[Stored items]
- - -

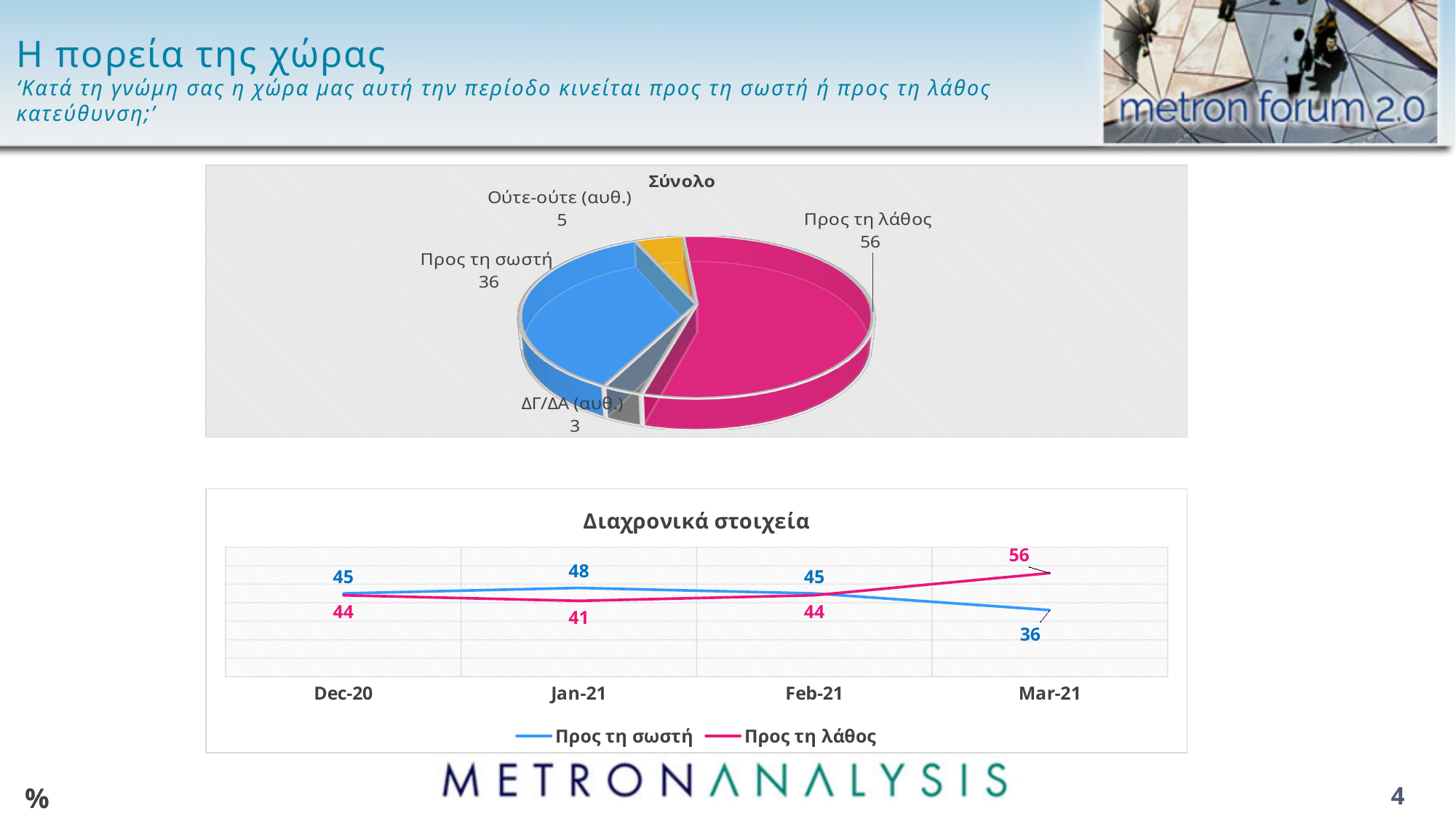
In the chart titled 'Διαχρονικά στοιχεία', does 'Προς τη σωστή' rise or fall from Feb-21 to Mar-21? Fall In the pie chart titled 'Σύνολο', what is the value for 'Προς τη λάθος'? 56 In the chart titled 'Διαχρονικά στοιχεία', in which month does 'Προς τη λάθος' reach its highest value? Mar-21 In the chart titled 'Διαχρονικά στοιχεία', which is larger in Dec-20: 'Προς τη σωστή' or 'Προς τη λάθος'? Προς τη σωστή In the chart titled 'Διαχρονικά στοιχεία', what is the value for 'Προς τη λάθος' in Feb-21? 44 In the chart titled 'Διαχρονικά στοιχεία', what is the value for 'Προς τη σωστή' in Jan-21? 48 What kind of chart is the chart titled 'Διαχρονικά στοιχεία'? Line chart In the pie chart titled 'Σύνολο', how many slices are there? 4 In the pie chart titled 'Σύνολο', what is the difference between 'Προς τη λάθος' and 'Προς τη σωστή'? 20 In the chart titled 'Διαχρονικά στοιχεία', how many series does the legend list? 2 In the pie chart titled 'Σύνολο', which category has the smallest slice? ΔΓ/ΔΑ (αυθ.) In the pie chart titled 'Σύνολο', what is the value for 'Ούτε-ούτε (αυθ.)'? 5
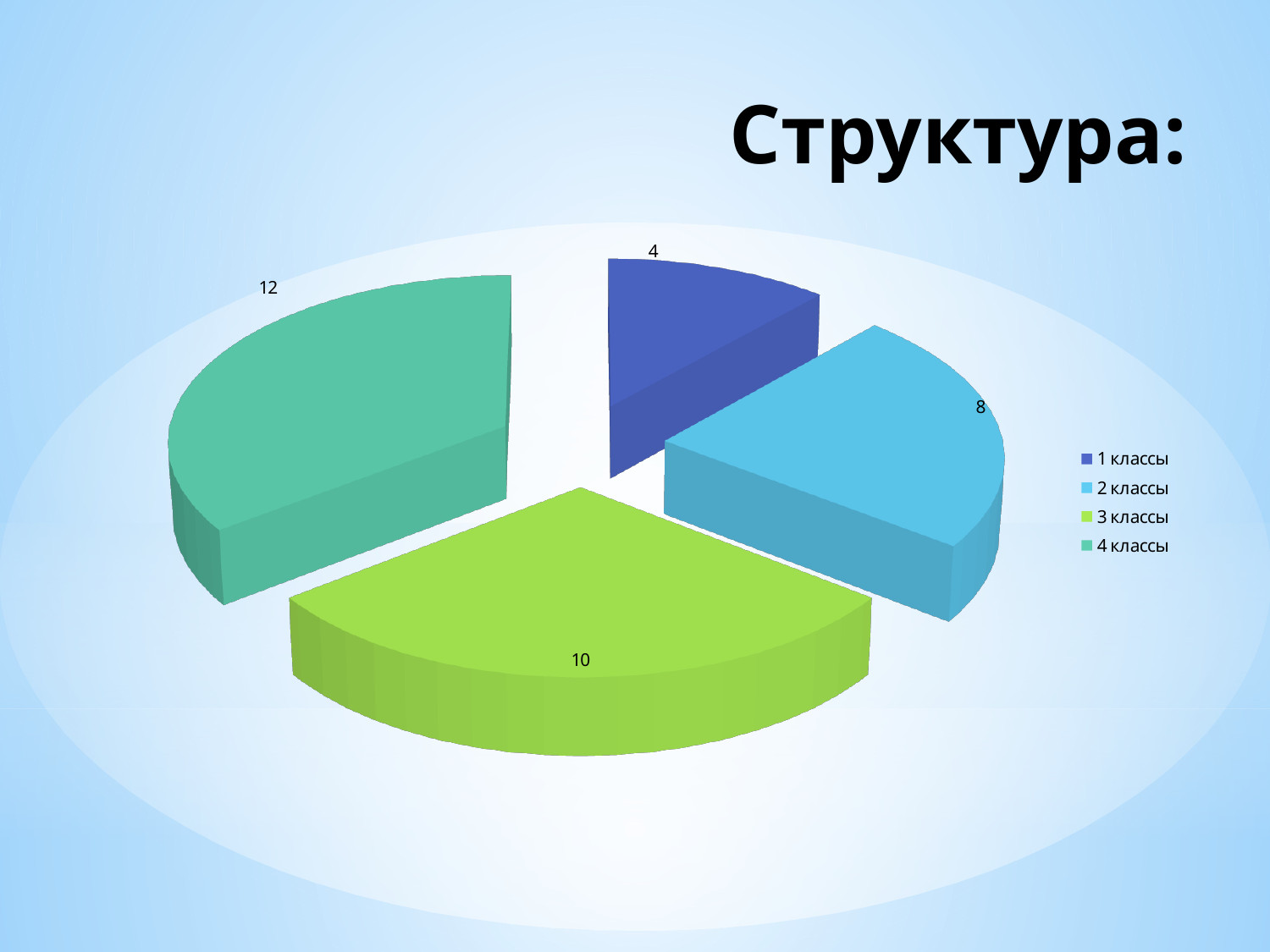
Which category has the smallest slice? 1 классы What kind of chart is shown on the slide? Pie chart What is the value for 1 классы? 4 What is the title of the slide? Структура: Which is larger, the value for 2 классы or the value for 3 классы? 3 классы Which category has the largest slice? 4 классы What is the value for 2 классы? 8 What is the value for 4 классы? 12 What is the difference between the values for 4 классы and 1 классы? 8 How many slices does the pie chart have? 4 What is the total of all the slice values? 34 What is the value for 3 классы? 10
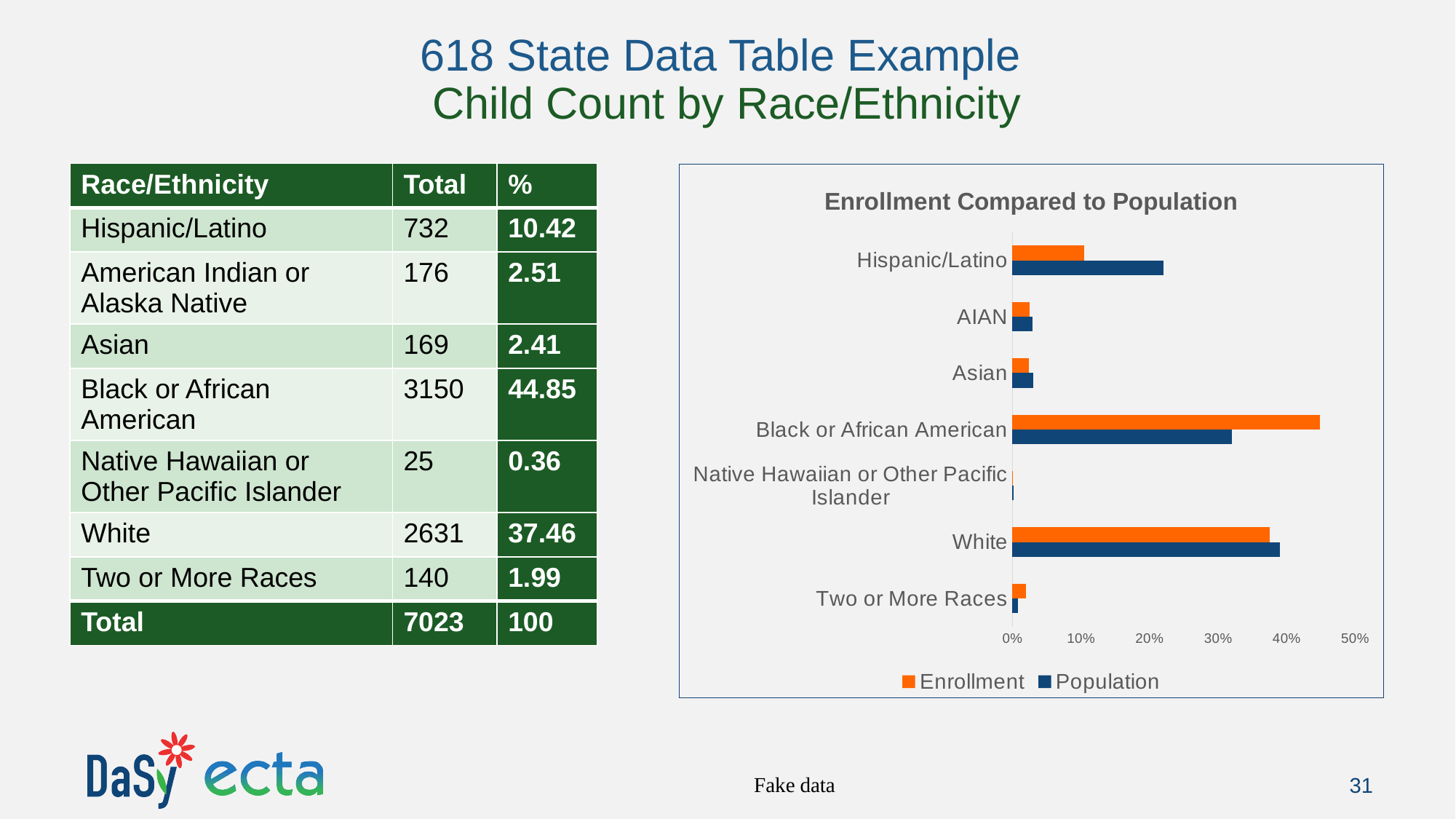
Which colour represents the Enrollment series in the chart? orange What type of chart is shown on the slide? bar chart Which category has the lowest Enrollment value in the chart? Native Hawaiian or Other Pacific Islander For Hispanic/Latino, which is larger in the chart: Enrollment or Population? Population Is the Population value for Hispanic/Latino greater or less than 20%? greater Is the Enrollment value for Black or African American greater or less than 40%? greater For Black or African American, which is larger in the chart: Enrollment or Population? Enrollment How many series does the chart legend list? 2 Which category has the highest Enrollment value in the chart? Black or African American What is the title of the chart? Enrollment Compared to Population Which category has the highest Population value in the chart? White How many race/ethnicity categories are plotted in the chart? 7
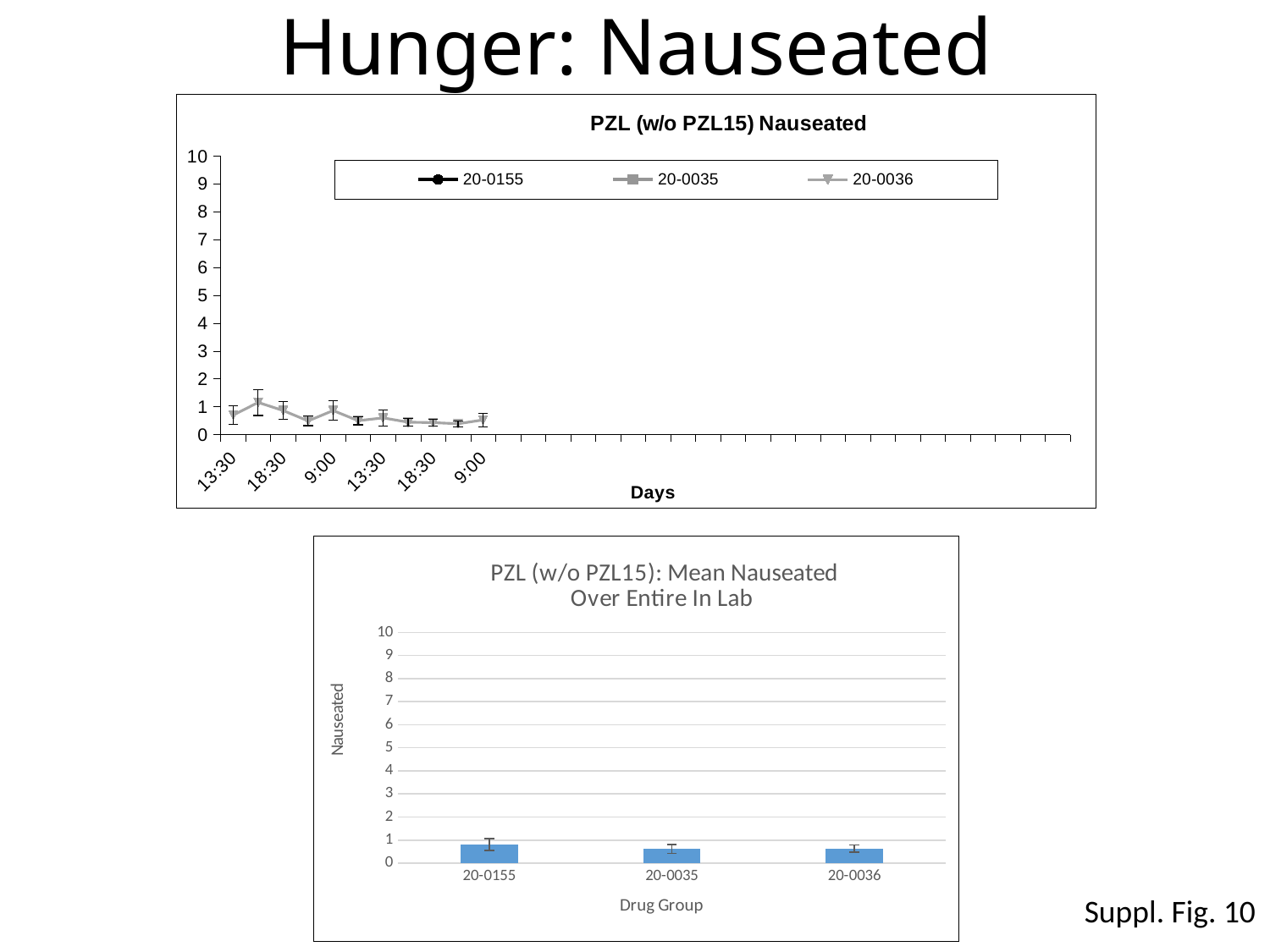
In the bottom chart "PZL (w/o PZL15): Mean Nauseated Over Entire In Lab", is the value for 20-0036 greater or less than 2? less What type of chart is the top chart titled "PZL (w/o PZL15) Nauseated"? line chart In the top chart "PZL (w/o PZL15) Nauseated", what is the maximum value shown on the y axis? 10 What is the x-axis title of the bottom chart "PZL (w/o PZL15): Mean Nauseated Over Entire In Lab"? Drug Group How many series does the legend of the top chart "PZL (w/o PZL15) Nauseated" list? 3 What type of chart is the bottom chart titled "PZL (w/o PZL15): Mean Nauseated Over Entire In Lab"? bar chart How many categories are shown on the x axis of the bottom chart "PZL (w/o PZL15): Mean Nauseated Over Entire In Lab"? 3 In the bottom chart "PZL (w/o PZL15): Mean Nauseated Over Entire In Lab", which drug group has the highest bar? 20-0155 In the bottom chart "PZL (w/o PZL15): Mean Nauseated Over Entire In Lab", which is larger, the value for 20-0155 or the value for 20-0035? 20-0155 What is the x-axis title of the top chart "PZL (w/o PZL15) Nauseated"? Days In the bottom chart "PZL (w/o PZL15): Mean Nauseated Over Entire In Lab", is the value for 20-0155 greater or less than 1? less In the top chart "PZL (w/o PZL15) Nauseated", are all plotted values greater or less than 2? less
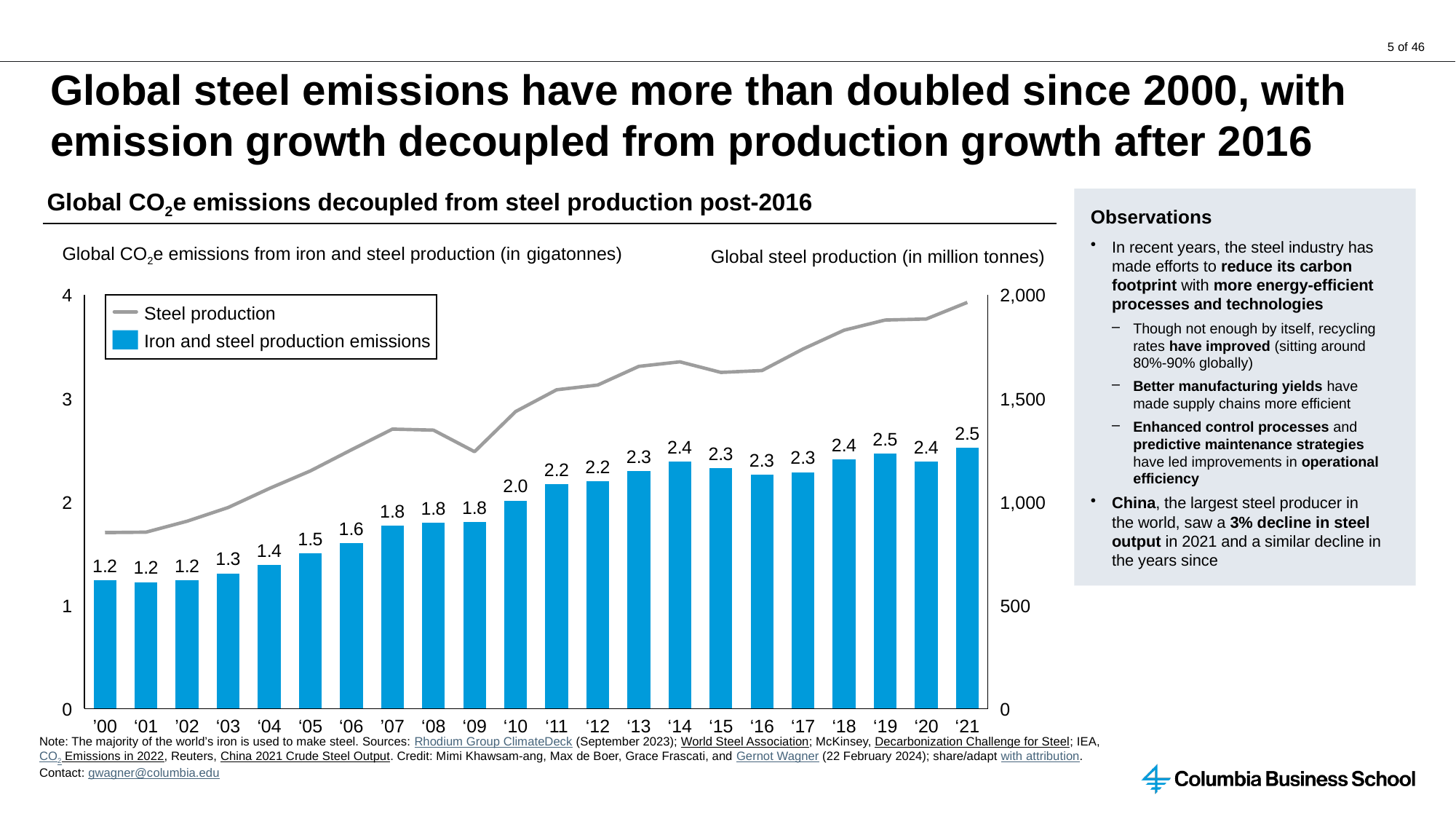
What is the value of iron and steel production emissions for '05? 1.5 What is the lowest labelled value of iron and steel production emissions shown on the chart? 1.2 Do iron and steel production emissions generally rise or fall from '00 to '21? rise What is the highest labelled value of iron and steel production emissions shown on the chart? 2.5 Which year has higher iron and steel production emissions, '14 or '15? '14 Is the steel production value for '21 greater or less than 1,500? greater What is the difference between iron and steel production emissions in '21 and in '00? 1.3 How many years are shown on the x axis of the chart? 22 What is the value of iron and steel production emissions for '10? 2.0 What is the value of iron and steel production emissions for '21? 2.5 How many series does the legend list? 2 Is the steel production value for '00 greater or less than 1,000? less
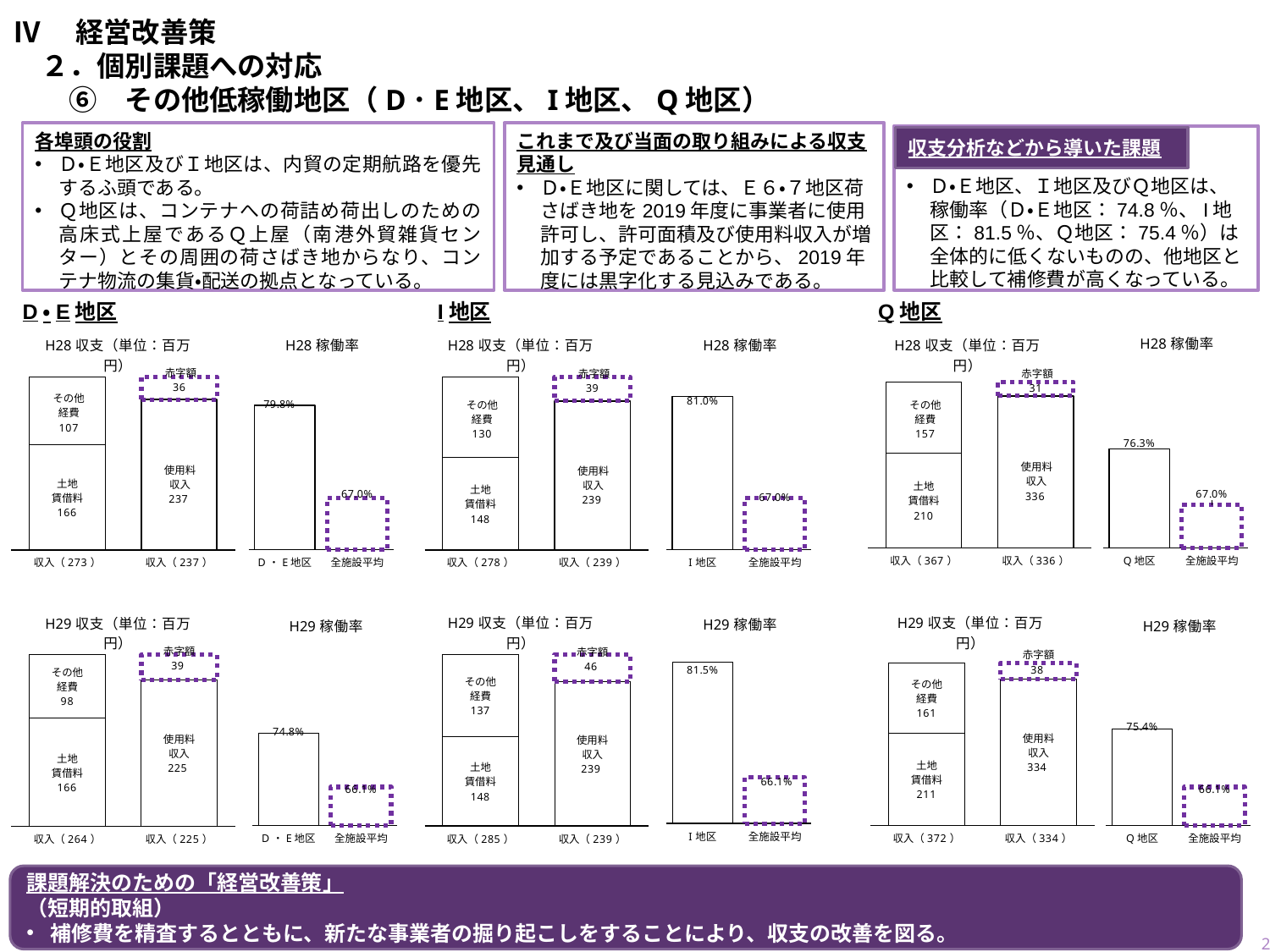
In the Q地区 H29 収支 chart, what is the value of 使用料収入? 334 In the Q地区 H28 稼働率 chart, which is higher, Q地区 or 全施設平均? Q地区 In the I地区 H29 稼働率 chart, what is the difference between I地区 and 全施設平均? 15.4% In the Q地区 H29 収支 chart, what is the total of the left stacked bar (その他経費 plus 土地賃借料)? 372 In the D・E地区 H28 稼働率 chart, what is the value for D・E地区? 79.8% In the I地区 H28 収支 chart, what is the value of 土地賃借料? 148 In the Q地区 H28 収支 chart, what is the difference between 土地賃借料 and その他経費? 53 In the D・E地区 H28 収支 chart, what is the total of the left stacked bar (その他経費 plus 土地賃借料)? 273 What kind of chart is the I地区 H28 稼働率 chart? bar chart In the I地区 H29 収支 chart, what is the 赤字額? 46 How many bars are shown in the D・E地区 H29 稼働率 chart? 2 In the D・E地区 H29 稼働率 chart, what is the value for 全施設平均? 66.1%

- - -

Transcribe the stretch of entries from the beginning through the line containing "Which category has the smallest slice? 1", and leave the pictures out of your copy.

• [TASK OUTPUT]
In the chart titled 'Διαχρονικά στοιχεία', does 'Προς τη σωστή' rise or fall from Feb-21 to Mar-21? Fall In the pie chart titled 'Σύνολο', what is the value for 'Προς τη λάθος'? 56 In the chart titled 'Διαχρονικά στοιχεία', in which month does 'Προς τη λάθος' reach its highest value? Mar-21 In the chart titled 'Διαχρονικά στοιχεία', which is larger in Dec-20: 'Προς τη σωστή' or 'Προς τη λάθος'? Προς τη σωστή In the chart titled 'Διαχρονικά στοιχεία', what is the value for 'Προς τη λάθος' in Feb-21? 44 In the chart titled 'Διαχρονικά στοιχεία', what is the value for 'Προς τη σωστή' in Jan-21? 48 What kind of chart is the chart titled 'Διαχρονικά στοιχεία'? Line chart In the pie chart titled 'Σύνολο', how many slices are there? 4 In the pie chart titled 'Σύνολο', what is the difference between 'Προς τη λάθος' and 'Προς τη σωστή'? 20 In the chart titled 'Διαχρονικά στοιχεία', how many series does the legend list? 2 In the pie chart titled 'Σύνολο', which category has the smallest slice? ΔΓ/ΔΑ (αυθ.) In the pie chart titled 'Σύνολο', what is the value for 'Ούτε-ούτε (αυθ.)'? 5
Which category has the smallest slice? 1 классы What kind of chart is shown on the slide? Pie chart What is the value for 1 классы? 4 What is the title of the slide? Структура: Which is larger, the value for 2 классы or the value for 3 классы? 3 классы Which category has the largest slice? 4 классы What is the value for 2 классы? 8 What is the value for 4 классы? 12 What is the difference between the values for 4 классы and 1 классы? 8 How many slices does the pie chart have? 4 What is the total of all the slice values? 34 What is the value for 3 классы? 10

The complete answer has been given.